On Wednesday night/Thursday morning, I woke without meaning to - perhaps just the stars trying to sing me out of dreams and into the night. It must have worked because Eric and I grabbed a couple of hammocks and headed outside to see what we could see.
It’s been so hazy, so smoky and smoggy, that I hadn’t had much hope…but we were given the gift of the clearest skies we’ve seen since June. There’s still light pollution at our house, bleeding up into the night sky from towns and cities in the south and the northeast, but in those wee hours we saw all sorts of flashes and sparks in the heavens.
The next night, or rather early Friday morning, my parents and younger brother drove out and met us among the swaying grasses and owl calls to ring in my mama’s birthday with more streaks of light. The air has been so miserable that we didn’t make plans to camp this year - but we were gifted yet another clear night (air quality classified as “good” - unheard of! An August miracle!!) and spent a few hours sat around a little campfire, talking and eating s’mores and looking up.
I brought my camera, ready to try and capture the night sky and the bubble of peace held within the light cast by our little fire, but ended up leaving it in the truck. I’ve had this feeling, for a few years now, that each time we get to sit together and watch the Perseids, it might be our last. Not because someone is going to DIE, but because I truly believe there will come a year when we don’t get a break in the haze. When our skies here are muddy from June to October. And then, maybe, beyond that too. I just couldn’t let that anxious need to capture it, to try and HOLD it, compete with actually living and experiencing those precious moments with my people, spent outdoors under a still-clear sky.

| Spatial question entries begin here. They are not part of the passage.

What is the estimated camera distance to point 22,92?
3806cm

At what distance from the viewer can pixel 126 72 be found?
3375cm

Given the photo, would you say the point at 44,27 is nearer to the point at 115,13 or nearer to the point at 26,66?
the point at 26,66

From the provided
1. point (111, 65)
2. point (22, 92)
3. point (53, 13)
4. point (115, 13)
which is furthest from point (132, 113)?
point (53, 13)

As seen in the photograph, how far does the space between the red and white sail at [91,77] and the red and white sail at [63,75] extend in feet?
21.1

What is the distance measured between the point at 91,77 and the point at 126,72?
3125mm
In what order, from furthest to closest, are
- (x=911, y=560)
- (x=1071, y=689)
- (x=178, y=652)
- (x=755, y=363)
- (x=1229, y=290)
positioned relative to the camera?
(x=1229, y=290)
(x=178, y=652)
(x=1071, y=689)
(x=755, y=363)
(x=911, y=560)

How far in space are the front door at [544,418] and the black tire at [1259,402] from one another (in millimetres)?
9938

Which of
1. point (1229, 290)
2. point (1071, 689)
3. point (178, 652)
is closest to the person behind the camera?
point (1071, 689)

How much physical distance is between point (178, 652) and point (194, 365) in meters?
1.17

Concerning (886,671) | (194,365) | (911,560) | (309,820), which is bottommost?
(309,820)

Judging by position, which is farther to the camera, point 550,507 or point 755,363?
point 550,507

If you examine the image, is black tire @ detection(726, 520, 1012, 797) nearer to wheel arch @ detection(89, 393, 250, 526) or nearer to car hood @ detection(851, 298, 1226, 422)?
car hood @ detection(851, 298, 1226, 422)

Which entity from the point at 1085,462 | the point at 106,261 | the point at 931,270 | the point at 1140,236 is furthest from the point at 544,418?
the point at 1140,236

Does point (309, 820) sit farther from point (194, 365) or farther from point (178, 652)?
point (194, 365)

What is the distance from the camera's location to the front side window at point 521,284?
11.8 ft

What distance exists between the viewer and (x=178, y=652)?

I can’t say that I made too many wishes either night, though I had many opportunities…but if I were to make one right now it would be that someone - just ONE person - might decide that this world is worth saving and make some changes to lessen their impact. I’m of the mind that all of us who are privileged enough to do so should choose to be at least medium-uncomfortable, doing with a little less and having things be less convenient, in order to keep our planet from getting to the point where we don’t have a choice but to be all-the-way-uncomfortable all the time.
This train of thought would very much like to run away with me, turning from ramble to rant in a matter of sentences, so I’ll let it rest here. I’m in a space where I feel so hopeful about my own little life and so hopeless about the rest of the world that I end up in knots - trying to shrink my footprint and hold to my path while also being struck again and again by the fact that I’m not doing enough (example : not using gas to drive out to the plains to watch meteors BUT having a campfire, which adds to poor air quality, and eating s’mores, the bits and pieces of which came wrapped in plastic). It’s like every win comes with a loss and ‘bittersweet’ is the taste that’s forever in my mouth.
Ugh. Bleh! See? Knots.
On a completely unrelated note, I have a question…
Am I growing :
A) A garden
B) A jungle
While the answer would appear to be B) A jungle, I think there’s a garden hiding in there somewhere, probably growing less because of me and more in spite of me!
I planted too many things. There are weeds absolutely everywhere. Pretty much all I do is turn on the drip system every day and then switch it off after thirty minutes (except for one day where it ran for about twelve hours because I got distracted and forgot to set a timer). And yet…
Walking under the greenhouse frame, under the hail netting and shade cloth, is like entering a whole new world. You can FEEL the oxygen rising from the leaves, easily detect the upward change in humidity as you pick your way through the plants. Even on our worst air quality days, the tightness in my chest eases here. My throat feels less scratchy.
In a couple weeks the tomatoes will be ready to pick and wash and cook down into sauce (that we’ll then freeze and eat all winter long). The squash will trade their lingering green hues for warmer tones. Next year, things will be tidier and I’ll actually be able to walk down the rows without playing hopscotch over the vines and branches - but for now, none of this matters much. This is just my happy place.